**YOUR INSTRUCTIONS**
Transcribe the items word for word, starting at the line containing "Is point (462, 279)" and continuing through the last line of the items.
-- begin INPUT DATA --
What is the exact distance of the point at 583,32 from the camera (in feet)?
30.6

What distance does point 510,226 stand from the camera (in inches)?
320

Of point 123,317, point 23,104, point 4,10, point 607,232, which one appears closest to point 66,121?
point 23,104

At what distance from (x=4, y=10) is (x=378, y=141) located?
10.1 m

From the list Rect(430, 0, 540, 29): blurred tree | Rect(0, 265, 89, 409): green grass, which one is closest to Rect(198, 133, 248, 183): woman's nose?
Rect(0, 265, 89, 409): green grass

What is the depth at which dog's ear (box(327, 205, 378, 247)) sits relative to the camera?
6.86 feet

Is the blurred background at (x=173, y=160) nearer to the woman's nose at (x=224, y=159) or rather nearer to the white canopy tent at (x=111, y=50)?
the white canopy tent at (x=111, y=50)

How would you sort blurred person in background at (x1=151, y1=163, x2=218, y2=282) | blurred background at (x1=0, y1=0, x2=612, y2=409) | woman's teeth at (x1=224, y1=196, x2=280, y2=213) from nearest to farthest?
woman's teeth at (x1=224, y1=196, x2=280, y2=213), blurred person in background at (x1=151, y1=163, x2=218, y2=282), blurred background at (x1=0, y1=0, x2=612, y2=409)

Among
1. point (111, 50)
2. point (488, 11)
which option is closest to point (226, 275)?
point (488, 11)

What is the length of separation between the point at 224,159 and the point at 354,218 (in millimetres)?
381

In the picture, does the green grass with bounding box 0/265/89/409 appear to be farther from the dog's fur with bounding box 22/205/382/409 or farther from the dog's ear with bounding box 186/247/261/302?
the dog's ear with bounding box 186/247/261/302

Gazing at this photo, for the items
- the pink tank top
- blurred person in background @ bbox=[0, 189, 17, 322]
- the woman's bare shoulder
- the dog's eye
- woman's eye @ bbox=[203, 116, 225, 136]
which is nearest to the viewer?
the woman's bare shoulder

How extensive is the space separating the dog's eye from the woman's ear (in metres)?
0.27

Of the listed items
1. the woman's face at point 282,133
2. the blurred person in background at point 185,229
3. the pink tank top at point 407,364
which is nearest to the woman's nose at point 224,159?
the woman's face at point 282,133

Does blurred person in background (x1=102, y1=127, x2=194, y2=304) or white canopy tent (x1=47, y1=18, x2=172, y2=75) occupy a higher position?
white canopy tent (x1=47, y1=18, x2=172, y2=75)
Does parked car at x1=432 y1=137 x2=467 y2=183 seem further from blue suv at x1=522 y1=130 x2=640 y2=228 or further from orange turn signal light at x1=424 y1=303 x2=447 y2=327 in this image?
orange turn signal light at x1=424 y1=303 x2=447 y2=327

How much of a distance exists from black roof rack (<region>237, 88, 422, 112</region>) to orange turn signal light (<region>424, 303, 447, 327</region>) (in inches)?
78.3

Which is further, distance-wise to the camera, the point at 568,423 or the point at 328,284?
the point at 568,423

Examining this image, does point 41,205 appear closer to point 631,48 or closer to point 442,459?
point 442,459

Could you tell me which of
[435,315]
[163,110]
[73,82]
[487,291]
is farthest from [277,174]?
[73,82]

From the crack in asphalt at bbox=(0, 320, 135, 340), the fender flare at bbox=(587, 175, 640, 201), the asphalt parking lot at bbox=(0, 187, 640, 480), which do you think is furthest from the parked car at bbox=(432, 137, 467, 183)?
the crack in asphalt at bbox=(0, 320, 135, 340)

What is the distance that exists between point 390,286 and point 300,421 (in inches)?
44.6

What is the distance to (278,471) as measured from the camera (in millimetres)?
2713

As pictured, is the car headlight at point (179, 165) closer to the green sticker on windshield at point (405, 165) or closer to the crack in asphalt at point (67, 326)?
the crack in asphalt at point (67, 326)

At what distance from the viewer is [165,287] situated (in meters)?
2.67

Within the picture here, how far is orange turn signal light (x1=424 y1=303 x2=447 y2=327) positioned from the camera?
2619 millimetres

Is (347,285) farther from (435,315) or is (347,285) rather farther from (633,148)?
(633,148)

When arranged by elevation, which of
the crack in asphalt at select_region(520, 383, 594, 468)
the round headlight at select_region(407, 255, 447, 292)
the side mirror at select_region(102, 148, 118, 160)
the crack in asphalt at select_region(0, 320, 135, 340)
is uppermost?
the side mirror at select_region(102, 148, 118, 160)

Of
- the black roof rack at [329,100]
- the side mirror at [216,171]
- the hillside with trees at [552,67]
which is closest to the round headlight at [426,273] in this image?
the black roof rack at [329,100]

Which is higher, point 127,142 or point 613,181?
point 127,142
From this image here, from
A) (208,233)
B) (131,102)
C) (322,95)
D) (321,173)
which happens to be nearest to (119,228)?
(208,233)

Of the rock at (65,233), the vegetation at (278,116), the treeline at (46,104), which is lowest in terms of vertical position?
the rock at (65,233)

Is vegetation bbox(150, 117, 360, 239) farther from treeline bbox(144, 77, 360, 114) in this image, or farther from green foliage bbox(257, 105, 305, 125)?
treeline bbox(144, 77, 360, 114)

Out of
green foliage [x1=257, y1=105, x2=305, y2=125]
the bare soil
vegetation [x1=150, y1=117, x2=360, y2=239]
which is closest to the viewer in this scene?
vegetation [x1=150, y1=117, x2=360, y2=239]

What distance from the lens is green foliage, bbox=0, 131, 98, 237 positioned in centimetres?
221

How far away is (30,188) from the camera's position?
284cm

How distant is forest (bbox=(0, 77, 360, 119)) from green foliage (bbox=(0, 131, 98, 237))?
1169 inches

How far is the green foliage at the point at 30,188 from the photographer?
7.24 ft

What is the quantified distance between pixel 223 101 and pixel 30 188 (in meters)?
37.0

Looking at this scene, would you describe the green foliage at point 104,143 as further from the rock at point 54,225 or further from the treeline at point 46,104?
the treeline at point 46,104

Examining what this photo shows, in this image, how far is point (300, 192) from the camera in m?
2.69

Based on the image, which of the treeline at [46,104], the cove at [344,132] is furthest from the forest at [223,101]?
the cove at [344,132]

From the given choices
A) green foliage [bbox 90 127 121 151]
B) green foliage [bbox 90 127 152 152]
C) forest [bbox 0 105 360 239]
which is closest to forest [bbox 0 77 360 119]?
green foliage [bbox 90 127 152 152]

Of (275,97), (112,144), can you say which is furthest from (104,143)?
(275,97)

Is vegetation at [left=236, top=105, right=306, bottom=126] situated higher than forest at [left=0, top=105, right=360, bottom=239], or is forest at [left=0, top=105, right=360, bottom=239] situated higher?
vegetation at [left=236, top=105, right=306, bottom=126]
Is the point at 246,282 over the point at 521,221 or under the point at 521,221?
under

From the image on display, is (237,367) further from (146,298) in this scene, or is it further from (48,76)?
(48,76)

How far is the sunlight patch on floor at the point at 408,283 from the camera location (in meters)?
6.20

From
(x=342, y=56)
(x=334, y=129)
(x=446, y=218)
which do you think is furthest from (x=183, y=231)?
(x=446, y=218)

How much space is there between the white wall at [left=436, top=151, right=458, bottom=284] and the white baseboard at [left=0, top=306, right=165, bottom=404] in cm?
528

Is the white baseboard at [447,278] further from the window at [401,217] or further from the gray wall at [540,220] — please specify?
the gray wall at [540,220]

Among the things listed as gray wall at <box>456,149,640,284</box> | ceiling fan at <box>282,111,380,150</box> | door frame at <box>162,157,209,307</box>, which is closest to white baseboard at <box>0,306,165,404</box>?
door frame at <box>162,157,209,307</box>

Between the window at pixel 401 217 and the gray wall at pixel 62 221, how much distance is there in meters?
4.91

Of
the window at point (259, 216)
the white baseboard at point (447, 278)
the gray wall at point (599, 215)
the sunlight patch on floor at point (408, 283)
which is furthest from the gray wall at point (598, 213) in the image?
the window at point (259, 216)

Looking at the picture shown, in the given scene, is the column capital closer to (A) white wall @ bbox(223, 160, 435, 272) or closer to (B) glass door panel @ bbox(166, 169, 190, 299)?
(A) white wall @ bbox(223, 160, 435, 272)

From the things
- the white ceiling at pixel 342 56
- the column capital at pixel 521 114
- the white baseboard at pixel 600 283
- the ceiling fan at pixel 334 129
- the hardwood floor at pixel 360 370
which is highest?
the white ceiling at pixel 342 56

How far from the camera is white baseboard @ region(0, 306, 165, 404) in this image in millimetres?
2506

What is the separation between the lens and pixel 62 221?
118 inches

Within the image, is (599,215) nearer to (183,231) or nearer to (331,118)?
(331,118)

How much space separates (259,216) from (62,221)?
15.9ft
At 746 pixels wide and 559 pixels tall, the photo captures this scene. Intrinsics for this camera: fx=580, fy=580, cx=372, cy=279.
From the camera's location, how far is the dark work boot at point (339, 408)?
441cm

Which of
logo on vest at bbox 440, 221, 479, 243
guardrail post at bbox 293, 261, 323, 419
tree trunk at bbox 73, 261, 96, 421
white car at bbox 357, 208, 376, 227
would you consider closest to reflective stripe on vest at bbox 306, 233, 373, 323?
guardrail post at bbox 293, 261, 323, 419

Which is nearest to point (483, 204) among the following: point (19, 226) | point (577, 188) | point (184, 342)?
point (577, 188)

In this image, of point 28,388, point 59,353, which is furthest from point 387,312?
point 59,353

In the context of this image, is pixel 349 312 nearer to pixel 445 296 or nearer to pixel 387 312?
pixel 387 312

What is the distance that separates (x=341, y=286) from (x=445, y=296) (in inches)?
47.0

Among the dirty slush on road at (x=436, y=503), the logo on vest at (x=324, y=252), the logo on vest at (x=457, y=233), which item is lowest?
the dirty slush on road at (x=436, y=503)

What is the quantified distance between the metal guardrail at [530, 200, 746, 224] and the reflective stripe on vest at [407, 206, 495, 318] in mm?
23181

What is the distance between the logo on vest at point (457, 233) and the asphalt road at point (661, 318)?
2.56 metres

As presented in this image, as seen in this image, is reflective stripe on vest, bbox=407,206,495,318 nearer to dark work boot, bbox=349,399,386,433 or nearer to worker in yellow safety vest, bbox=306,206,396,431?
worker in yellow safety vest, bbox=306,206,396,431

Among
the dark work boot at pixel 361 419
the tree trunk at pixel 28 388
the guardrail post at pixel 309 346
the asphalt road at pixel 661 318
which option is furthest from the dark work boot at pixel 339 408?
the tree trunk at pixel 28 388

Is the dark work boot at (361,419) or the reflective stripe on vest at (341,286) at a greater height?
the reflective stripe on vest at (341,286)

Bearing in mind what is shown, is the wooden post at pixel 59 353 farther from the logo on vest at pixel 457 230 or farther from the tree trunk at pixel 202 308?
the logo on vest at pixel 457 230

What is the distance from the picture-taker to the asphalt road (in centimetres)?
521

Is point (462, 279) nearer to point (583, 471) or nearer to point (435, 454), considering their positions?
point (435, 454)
-- end INPUT DATA --
**SOLUTION FOR THIS TASK**
Is point (462, 279) nearer to point (583, 471) or nearer to point (435, 454), considering their positions?
point (435, 454)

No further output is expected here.